Embassy of Canada in Washington, D.C. Image Credit: AgnosticPreachersKid
In other words, protectionist sentiments are not exclusive to Donald Trump’s electoral base. Even if Biden wins the presidency, trade tensions will more or less continue between the two countries. In a recent article for the Globe and Mail, former Canadian diplomat Lawrence Herman accurately assessed that there is a strong anti-free-trade sentiment within the Democratic party due to the major influence of organized labour groups, namely the United Auto Workers. Such sentiments, coupled with the influence of trade-skeptic Democratic politicians in US-Canada border states, will contribute to continued economic tensions under a Democratic presidency. Against the backdrop of Canada’s decades-long trade disputes with consecutive Democratic and Republican administrations over soft-wood lumber, Herman argues that there is the possibility of a future Democratic administration utilizing the bipartisan-backed trade remedy system against Canadian interests.

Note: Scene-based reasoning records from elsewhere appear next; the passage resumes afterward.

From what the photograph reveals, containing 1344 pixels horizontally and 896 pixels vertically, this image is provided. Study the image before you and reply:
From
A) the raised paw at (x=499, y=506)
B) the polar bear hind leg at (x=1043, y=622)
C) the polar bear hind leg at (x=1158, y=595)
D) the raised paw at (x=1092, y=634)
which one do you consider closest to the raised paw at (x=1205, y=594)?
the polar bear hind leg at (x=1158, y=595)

Nevertheless, trade tensions and other areas of dispute can be more prudently managed under a Biden presidency. Canada and the United States will have the opportunity to capitalize on mutual strategic interests, such as fighting the myriad threats of climate change. However, with the re-election of Donald Trump, tensions could rapidly escalate out of control. In fact, after a second potential election victory, President Trump could become even more unhinged in his approach towards Canada. Trade disputes could continue to intensify without cooperation on shared interests such as climate mitigation and curbing the spread of COVID-19. Uncertain days are ahead, and Canada needs to be extra vigilant, prepared for either scenario.